A woman sues her insurance company for terminating her disability benefits. They reach a settlement and agree that the suit will be dismissed with prejudice.

She decides she doesn't like the settlement and asks her lawyers to reopen the case.They say they can't: it was dismissed, and in the settlement she agreed not to reopen the case.

She asks ChatGPT if her attorneys are lying to her. It says they are. She fires them and continues pro se, advised by ChatGPT.

CharGPT generates legal arguments for reopening the case, which she files, and 21 more motions, a subpoena, and eight other notices and statements, which she files.

The court denies her motion to reopen the case.

Advised by ChatGPT, she files a new suit against the insurance company and submits 44 more motions, memoranda, etc., which include citations to nonexistent cases.

Now the insurance company has sued OpenAI for tortious interference with their settlement contract.

🍿

https://storage.courtlistener.com/recap/gov.uscourts.ilnd.496515/gov.uscourts.ilnd.496515.1.0_1.pdf

“OPENAI, through its AI chatbot program ChatGPT, provides legal advice, legal analysis, legal research and can draft legal documents and papers for submission to a Court.

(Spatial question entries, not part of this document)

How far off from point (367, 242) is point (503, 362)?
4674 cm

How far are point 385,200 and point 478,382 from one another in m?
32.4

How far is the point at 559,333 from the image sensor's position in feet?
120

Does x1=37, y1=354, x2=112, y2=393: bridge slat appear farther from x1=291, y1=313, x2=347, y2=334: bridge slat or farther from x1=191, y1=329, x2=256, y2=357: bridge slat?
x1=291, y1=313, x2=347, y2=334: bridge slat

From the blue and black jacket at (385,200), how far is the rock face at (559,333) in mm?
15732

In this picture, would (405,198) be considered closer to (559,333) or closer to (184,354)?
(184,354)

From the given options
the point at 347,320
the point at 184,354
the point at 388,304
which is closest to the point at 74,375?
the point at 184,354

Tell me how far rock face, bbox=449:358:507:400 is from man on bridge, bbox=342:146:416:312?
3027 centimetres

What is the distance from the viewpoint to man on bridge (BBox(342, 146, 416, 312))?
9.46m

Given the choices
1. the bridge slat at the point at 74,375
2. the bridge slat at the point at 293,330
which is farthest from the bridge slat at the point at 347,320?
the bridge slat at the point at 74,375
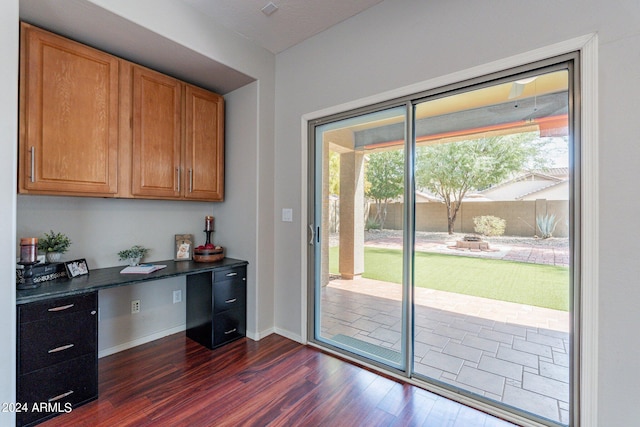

ChatGPT provides these legal services to any user who requests them. ChatGPT is not licensed to practice law in Illinois.”

They're asking for declaratory judgement that OpenAI has been practicing law without a license, a permanent injunction barring them from providing the disgruntled woman with any more legal assistance, $300,000 to reimburse their costs in responding to the bogus motions, and $10 million in punitive damages.

@mjd hahahahahahaha 

(not mocking laughter, it's a shame that this happened to the woman, it's just that this fight between two big corporations promises to be both legally enlightening and very entertaining)

@diazona I don't think it is a shame that this happened to this woman. It appears that she is a very ordinary type of vexatious litigant, except that she is also being aided by ChatGPT.
@mjd @diazona Though I'm not a lawyer (thank Cthulhu, or belly rubs to it's acolyte Menhit @antipope_cats) I do recall the Scottish courts taking exception to a "vexatious litigant" a while ago. It ended badly for said litigant.